Whether or not the political bump lasts, some traders did seize on the moment to double down on so-called Trump trades.

  • Trump Media, a notoriously volatile stock that trades almost entirely on hype, surged 30%.
  • Bitcoin, another volatile asset with questionable fundamentals, shot up 4%, as Trump is perceived as the more crypto-friendly candidate. Coinbase, the largest US crypto trading platform, rose 11%.
  • Tesla, run by Trump-supporting Elon Musk, rose 2%.
  • Gun makers Sturm Ruger and Smith & Wesson rose 5% and 11%, respectively.
  • More Democratic-friendly sectors like solar energy and cannabis fell.

Of course, as the Macquarie analysts note, none of that should suggest political violence is in any way good for markets, which tend to do better when democratic institutions are, you know, not being uprooted at every turn.

And while Sosnick said he’s not seeing much of a reaction in the broader equities market to the Trump attack, there is at least one metric signaling some rising expectations for Trump’s reelection, and that’s the Treasury Futures Curve. (Stay with me now, I promise to make this brief.)

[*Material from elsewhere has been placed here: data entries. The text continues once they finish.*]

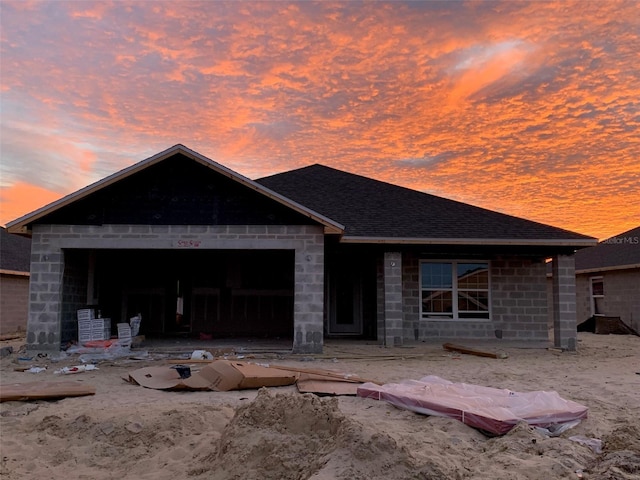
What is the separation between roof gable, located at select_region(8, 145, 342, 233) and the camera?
1397 cm

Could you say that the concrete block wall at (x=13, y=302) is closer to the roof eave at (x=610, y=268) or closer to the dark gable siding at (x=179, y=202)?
the dark gable siding at (x=179, y=202)

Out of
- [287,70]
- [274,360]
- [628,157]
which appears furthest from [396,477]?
[628,157]

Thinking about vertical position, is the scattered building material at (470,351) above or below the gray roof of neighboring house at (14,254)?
below

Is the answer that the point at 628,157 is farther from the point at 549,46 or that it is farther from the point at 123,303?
the point at 123,303

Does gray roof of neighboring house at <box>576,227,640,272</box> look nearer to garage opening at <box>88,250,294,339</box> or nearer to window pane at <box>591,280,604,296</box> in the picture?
window pane at <box>591,280,604,296</box>

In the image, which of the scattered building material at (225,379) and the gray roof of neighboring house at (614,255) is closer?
the scattered building material at (225,379)

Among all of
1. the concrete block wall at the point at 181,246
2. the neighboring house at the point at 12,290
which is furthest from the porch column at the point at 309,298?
the neighboring house at the point at 12,290

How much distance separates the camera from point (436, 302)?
55.3ft

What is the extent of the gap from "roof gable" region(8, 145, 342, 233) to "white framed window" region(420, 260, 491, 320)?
467cm

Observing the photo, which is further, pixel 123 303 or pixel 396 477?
pixel 123 303

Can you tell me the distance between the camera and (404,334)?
54.2ft

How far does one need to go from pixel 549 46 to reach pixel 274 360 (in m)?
9.76

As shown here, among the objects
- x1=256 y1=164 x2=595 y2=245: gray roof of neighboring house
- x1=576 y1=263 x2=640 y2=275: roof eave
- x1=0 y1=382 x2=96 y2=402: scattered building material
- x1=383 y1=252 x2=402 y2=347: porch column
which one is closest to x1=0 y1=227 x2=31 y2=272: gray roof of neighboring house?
x1=256 y1=164 x2=595 y2=245: gray roof of neighboring house

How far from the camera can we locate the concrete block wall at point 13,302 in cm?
2125
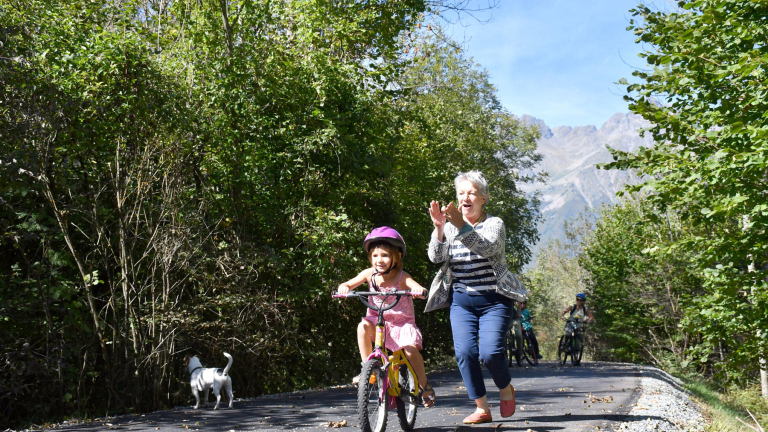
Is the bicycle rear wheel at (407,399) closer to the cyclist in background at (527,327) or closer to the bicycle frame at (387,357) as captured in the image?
the bicycle frame at (387,357)

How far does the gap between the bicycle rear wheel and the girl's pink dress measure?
23 centimetres

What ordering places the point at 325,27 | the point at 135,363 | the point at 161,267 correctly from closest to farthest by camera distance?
the point at 135,363 < the point at 161,267 < the point at 325,27

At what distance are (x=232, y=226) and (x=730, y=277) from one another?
358 inches

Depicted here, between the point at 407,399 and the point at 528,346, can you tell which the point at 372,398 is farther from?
the point at 528,346

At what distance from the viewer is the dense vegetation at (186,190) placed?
28.8 ft

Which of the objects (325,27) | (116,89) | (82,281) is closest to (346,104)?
(325,27)

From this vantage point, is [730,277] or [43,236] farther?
[730,277]

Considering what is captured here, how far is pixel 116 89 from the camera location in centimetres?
959

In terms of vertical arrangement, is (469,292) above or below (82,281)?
below

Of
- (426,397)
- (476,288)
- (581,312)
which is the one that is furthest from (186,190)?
(581,312)

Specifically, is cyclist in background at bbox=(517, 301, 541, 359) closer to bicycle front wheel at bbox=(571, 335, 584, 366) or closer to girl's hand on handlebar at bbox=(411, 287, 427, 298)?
bicycle front wheel at bbox=(571, 335, 584, 366)

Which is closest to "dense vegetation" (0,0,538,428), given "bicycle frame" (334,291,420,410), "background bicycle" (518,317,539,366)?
"background bicycle" (518,317,539,366)

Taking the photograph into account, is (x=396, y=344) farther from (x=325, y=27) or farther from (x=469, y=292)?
(x=325, y=27)

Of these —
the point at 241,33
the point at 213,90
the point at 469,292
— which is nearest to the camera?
the point at 469,292
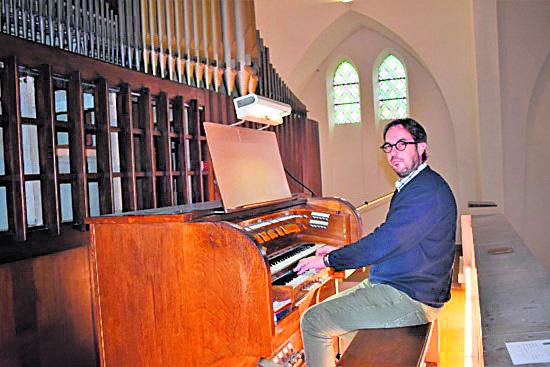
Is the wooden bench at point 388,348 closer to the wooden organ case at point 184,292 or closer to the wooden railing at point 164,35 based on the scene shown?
the wooden organ case at point 184,292

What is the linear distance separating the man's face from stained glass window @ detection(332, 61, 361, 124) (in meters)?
8.01

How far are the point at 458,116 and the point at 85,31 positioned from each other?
22.6ft

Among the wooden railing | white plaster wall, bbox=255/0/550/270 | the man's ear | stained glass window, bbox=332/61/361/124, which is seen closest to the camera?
the man's ear

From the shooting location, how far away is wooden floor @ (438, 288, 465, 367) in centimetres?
396

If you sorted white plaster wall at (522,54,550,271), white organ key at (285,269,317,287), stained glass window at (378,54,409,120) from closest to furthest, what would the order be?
white organ key at (285,269,317,287) < white plaster wall at (522,54,550,271) < stained glass window at (378,54,409,120)

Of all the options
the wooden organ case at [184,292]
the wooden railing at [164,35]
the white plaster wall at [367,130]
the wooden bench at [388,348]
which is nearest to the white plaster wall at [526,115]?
the white plaster wall at [367,130]

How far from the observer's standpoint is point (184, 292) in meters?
2.33

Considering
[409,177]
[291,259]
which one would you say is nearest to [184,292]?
[291,259]

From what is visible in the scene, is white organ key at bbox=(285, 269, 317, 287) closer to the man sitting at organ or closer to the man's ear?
the man sitting at organ

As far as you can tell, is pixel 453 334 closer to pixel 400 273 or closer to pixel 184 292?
pixel 400 273

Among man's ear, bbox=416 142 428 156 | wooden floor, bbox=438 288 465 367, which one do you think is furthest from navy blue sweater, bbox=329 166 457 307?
wooden floor, bbox=438 288 465 367

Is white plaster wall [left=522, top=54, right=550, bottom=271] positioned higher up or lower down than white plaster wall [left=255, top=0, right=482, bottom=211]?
lower down

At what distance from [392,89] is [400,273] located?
8.33m

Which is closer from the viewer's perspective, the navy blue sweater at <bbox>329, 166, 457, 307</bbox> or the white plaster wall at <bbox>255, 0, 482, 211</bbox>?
the navy blue sweater at <bbox>329, 166, 457, 307</bbox>
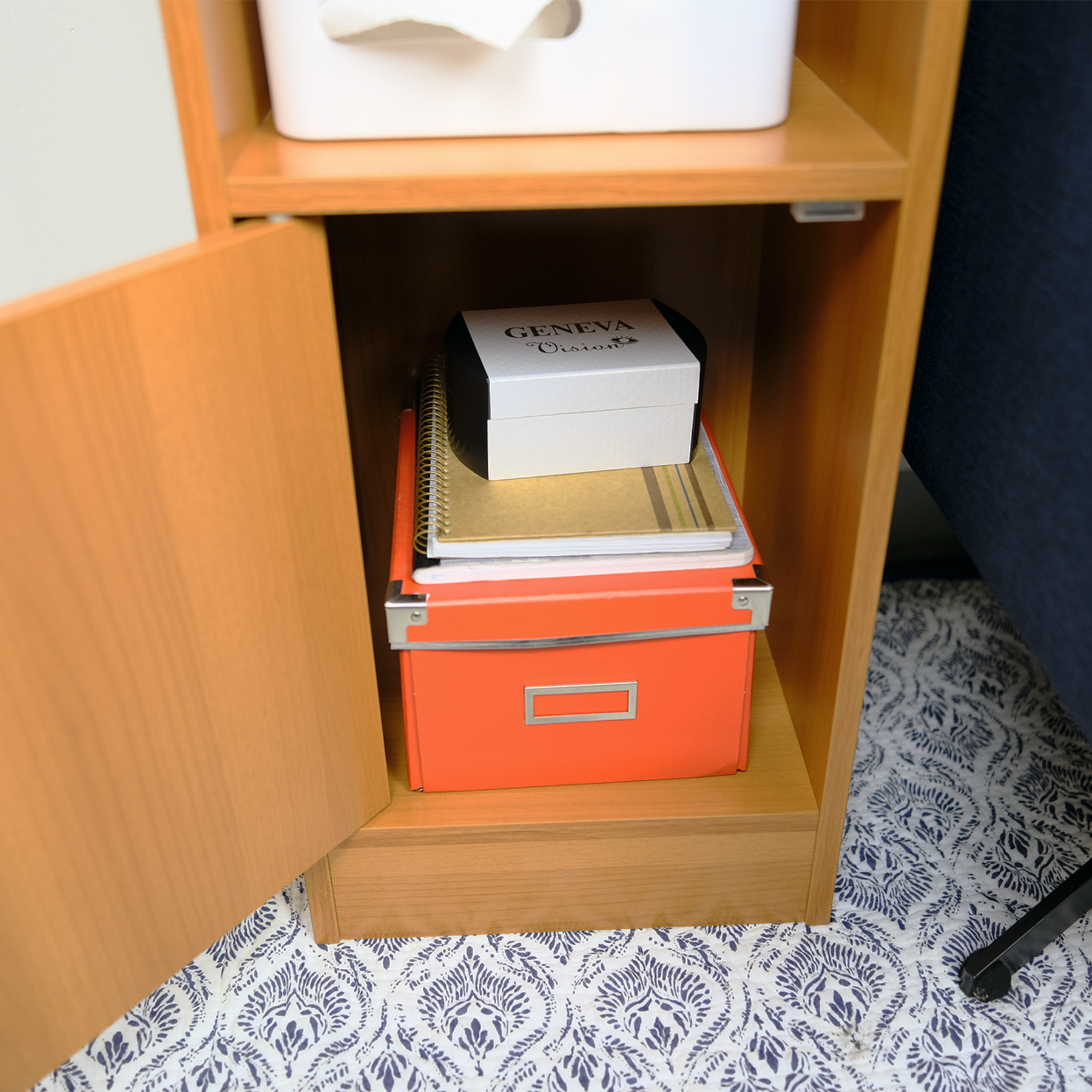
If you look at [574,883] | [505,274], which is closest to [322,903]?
[574,883]

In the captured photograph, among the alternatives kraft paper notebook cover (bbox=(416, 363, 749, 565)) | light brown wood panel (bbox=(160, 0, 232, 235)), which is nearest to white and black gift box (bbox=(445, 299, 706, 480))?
kraft paper notebook cover (bbox=(416, 363, 749, 565))

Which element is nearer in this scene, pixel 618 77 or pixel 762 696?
pixel 618 77

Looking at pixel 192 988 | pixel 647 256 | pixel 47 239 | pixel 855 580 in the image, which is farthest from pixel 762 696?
pixel 47 239

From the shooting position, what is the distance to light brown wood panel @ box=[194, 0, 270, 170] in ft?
1.63

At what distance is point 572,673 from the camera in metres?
0.69

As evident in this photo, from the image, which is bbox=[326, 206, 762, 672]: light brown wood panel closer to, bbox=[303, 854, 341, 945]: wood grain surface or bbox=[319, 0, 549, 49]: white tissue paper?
bbox=[303, 854, 341, 945]: wood grain surface

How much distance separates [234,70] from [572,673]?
43 cm

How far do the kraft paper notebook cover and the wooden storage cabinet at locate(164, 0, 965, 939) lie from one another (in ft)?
0.27

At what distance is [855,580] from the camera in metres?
0.62

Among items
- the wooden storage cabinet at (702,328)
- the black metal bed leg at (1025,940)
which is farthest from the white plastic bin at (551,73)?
the black metal bed leg at (1025,940)

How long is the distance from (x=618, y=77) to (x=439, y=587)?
326mm

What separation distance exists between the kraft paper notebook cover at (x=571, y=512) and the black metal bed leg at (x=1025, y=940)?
321 mm

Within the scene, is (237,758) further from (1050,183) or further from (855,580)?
(1050,183)

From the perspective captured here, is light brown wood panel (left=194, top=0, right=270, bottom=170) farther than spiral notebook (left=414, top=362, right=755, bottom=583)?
No
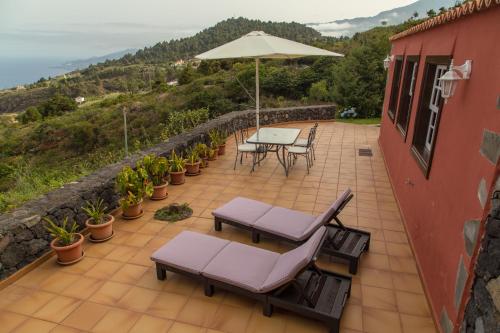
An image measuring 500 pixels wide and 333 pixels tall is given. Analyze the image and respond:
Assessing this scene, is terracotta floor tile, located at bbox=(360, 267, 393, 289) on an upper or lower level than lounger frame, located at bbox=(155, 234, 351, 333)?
lower

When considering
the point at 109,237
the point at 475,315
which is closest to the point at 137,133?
the point at 109,237

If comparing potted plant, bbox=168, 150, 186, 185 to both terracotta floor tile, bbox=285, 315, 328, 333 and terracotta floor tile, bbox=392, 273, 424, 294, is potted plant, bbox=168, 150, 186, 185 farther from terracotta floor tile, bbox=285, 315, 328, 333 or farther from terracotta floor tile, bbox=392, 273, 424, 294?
terracotta floor tile, bbox=392, 273, 424, 294

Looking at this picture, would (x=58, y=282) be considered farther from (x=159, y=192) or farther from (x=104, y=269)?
(x=159, y=192)

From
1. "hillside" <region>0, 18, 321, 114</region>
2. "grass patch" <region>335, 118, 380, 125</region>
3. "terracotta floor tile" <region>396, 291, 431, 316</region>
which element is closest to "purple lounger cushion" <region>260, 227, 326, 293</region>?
"terracotta floor tile" <region>396, 291, 431, 316</region>

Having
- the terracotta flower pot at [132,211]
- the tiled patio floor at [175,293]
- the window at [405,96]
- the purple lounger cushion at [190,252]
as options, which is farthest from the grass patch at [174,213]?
the window at [405,96]

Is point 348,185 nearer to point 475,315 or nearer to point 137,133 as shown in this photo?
point 475,315

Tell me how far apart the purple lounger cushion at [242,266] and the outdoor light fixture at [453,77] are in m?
2.30

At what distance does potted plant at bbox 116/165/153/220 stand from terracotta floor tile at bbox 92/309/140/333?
191cm

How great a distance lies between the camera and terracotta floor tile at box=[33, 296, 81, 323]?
2.83 m

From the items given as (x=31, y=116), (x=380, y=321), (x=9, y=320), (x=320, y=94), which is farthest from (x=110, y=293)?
(x=31, y=116)

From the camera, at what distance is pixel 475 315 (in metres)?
1.92

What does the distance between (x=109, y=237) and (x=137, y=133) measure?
22.3m

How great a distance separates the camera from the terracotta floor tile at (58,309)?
9.27ft

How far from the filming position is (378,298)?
3.07 m
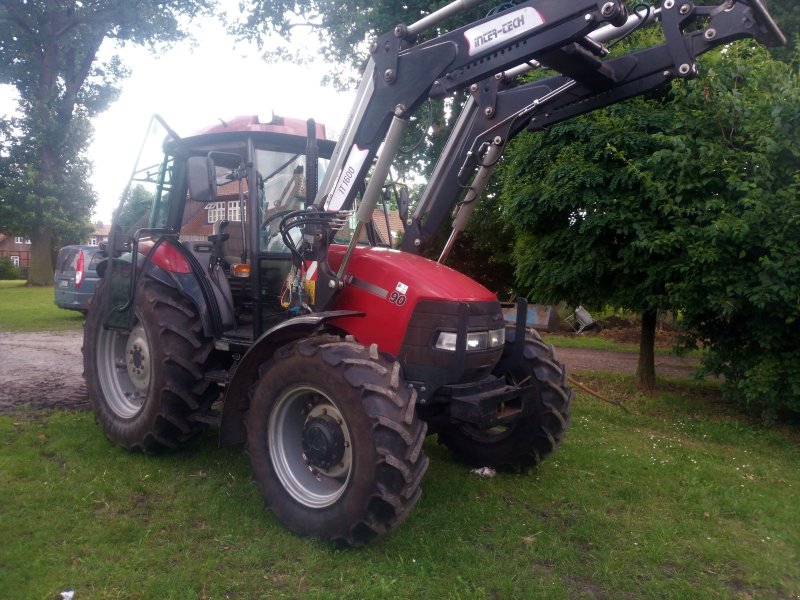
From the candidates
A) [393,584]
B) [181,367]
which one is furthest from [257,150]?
[393,584]

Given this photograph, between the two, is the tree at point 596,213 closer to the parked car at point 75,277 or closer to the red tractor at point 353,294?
the red tractor at point 353,294

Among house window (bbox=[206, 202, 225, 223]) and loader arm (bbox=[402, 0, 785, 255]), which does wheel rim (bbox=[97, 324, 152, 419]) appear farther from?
loader arm (bbox=[402, 0, 785, 255])

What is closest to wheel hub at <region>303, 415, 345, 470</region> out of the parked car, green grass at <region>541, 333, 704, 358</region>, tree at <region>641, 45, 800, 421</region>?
tree at <region>641, 45, 800, 421</region>

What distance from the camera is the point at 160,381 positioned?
16.4ft

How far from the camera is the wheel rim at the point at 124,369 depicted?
561cm

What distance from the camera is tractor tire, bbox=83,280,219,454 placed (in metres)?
5.01

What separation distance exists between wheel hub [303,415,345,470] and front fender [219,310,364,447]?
580 millimetres

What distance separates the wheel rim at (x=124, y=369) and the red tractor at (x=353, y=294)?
2cm

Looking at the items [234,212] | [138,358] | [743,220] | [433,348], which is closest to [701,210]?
[743,220]

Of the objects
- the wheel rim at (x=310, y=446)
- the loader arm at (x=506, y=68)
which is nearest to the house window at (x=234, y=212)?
the loader arm at (x=506, y=68)

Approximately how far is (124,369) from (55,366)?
13.4ft

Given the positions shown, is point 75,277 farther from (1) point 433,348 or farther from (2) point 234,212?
(1) point 433,348

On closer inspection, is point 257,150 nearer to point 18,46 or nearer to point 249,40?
point 249,40

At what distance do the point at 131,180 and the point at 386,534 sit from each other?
3877 millimetres
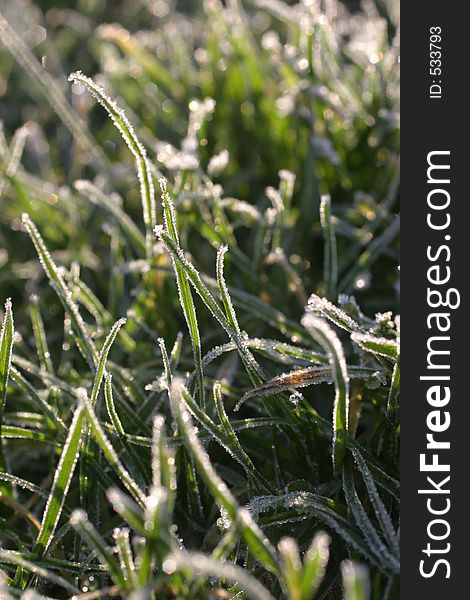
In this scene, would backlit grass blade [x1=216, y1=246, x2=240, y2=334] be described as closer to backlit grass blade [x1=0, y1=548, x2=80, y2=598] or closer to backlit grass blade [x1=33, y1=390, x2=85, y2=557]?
backlit grass blade [x1=33, y1=390, x2=85, y2=557]

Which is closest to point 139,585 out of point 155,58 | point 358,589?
point 358,589

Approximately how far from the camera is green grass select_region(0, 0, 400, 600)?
0.80m

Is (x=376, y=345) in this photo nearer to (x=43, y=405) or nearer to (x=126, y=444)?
(x=126, y=444)

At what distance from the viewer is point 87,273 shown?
4.54ft

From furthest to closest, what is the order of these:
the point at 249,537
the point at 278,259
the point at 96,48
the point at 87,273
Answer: the point at 96,48 < the point at 87,273 < the point at 278,259 < the point at 249,537

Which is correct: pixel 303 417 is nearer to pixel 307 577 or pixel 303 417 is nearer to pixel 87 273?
pixel 307 577

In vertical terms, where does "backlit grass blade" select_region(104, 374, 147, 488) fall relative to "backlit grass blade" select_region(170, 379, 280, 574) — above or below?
above

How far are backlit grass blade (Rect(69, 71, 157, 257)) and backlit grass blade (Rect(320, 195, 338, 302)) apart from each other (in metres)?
0.26

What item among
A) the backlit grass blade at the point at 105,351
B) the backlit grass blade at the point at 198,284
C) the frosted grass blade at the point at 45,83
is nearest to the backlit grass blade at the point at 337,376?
the backlit grass blade at the point at 198,284

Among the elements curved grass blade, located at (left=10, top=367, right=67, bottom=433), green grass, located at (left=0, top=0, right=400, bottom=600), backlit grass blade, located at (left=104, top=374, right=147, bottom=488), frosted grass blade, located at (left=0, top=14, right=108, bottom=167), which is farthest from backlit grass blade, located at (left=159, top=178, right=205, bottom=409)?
frosted grass blade, located at (left=0, top=14, right=108, bottom=167)

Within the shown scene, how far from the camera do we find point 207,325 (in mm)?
1217

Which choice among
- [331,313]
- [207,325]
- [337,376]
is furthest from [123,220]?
[337,376]

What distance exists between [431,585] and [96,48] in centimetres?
169

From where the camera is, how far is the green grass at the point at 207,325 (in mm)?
797
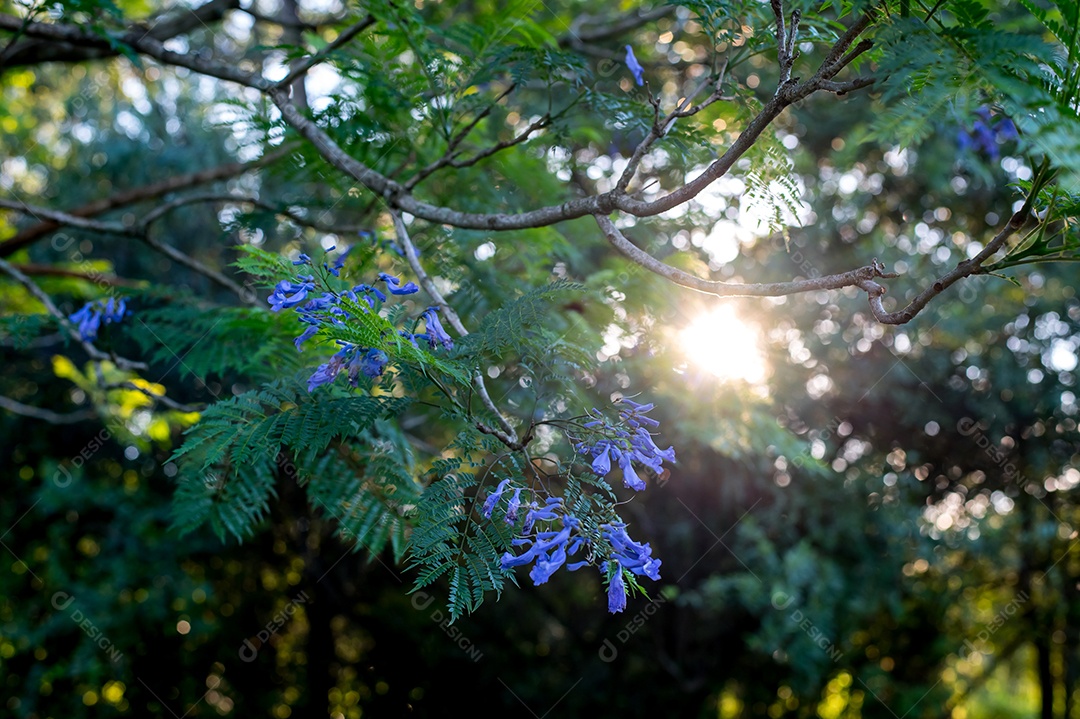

US Treasury bond yields rose sharply shortly after the June 27 presidential debate — a disaster for President Joe Biden — and again on Monday, because bond traders bet that a second Trump presidency seemed more likely. And those traders expect a second Trump administration to impose policies associated with higher inflation and wider deficits, implying more bond issuance, the Macquarie analysts note. In short, when the yield curve gets steeper, that’s a sign bond traders are nervous.

“To me, that is the clearest sign that more clear-headed investors have changed their probability, but not dramatically,” Sosnick said. “Clearly, the Treasuries are speaking, but they’re not yelling.”